Interview

R.M. GUERA, un pirate dans la BD

Interview réalisée par CUBIK en Février 2004

Sceneario.com: Bonjour. Je n’ai trouvé pratiquement aucune info vous concernant sur Internet. Alors, tout d’abord, pourriez-vous vous présenter un peu? Quel a été votre parcours jusqu’à la bd?
RM Guéra:
Bonjour. Eh bien, la bande dessinée EST ma vie. Je ne vois pas ce que je peux dire de plus. Vous ne pouvez pas trouver grand chose me concernant sur Internet parce que je n’ai pas besoin de ça. Je suis auteur professionnel depuis de longues années, mais j’ai toujours fait attention avec mes choix de travail, ceci expliquant cela… J’ai du sacrifier beaucoup de choses en agissant ainsi, mais je continue à penser qu’il est mieux de ne pas faire quelque chose si on n’y croit, et en particulier des bandes dessinées car je respecte énormément cet art et que j’ai aussi eu de mauvaises expériences par le passé… Et quotidiennent parlant, dans mon ex-pays (l’ex Yougoslavie), être bon ne veut pas dire grand chose, même si vous recevez des prix ou que vous êtes "très" bon…

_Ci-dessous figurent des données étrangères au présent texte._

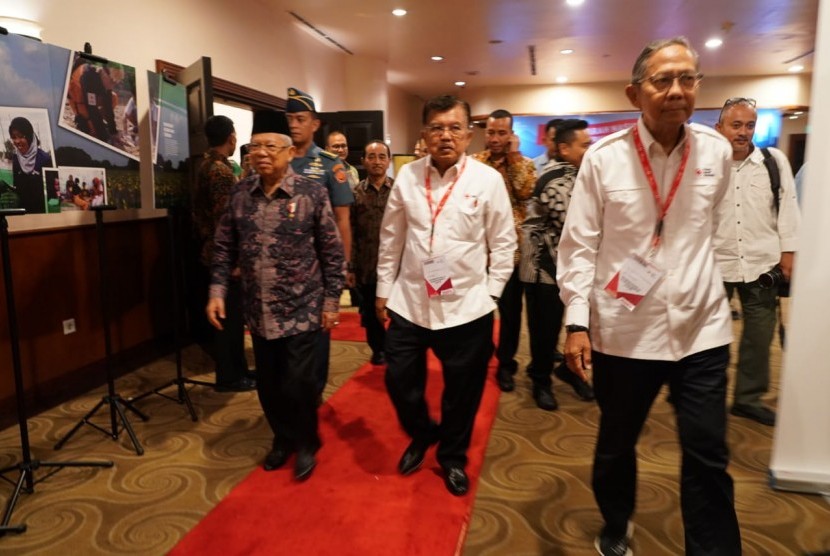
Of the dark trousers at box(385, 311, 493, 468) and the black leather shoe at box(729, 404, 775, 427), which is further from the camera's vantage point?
the black leather shoe at box(729, 404, 775, 427)

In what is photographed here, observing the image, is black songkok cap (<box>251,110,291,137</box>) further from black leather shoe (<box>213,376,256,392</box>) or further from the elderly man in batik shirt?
black leather shoe (<box>213,376,256,392</box>)

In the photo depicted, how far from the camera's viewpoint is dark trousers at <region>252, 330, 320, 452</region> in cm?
226

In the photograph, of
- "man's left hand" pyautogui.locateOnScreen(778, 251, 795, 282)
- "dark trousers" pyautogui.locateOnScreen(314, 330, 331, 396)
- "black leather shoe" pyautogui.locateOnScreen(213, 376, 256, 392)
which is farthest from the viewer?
"black leather shoe" pyautogui.locateOnScreen(213, 376, 256, 392)

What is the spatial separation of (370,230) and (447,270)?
5.88ft

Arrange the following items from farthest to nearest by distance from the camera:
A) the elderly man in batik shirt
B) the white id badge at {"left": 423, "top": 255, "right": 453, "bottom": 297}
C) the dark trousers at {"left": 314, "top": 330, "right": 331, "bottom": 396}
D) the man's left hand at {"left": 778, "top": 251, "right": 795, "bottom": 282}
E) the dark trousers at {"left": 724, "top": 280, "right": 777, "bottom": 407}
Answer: the elderly man in batik shirt, the dark trousers at {"left": 724, "top": 280, "right": 777, "bottom": 407}, the man's left hand at {"left": 778, "top": 251, "right": 795, "bottom": 282}, the dark trousers at {"left": 314, "top": 330, "right": 331, "bottom": 396}, the white id badge at {"left": 423, "top": 255, "right": 453, "bottom": 297}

Sceneario.com: Votre travail n’est pas très connu en France. Avez-vous publié dans d’autres pays?
RM Guéra:
Je vis en Espagne, à Barcelone depuis 12 ans maintenant et j’ai été publié en Espagne, en ex-Yougoslavie, aux USA et ailleurs. J’ai également beaucoup travaillé dans le monde de l’animation au travers du storyboard en Espagne, Italie, Danemark… J’ai aussi beaucoup travaillé dans la publicité pour des marques comme Honda, des musées de science, des festivals de musique et beaucoup d’autres choses trop nombreuses à dénombrer. Mais durant toutes ces années, ma vie était et reste consacré à la bande dessinée. Je ne sais pas comment cela est perçu de France, qui a une longue et essentielle histoire de la bande dessinée, mais pour moi, c’est une réalité.

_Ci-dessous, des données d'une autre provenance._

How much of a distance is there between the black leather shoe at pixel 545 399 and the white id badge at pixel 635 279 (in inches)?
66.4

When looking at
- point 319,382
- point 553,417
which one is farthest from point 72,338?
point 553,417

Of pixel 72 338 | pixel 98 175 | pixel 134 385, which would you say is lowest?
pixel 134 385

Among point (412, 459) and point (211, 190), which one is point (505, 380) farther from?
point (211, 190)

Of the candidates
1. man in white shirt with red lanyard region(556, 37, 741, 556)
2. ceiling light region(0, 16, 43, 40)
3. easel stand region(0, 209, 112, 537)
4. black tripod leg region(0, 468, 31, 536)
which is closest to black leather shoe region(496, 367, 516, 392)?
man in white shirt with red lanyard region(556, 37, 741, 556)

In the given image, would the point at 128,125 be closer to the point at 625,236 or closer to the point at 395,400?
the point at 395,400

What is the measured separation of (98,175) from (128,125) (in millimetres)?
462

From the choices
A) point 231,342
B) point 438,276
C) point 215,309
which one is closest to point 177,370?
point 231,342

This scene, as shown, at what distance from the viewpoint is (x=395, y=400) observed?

Sceneario.com: Vous venez de l’ex-Yougoslavie et vous ne parlez pas français (NDR: l’interview a été faite en anglais). Est-il difficile de faire des bandes dessinées pour un public qui n’a pas forcément les mêmes références culturelles que vous?
RM Guéra:
Le minimum que l’on puisse en dire, c’est que ça donne de l’inspiration. Donc, ce n’est pas si difficile, même si ça demande beaucoup de travail. Aux éditions Glénat, je me sens vraiment accepté et c’est vraiment la base pour pouvoir créer "son univers". Je me suis toujours senti proche de la bd française, à force de passer beaucoup de temps dedans. Je la connais vraiment bien, nous sommes "amis". La seule chose est que la bd française ne me connait pas encore. C’est ce à quoi je travaille. La différence de références culturelles peut être un avantage, car nous sommes tous humains et cela est plus important que des faits. Kusturica est un bon exemple de cela.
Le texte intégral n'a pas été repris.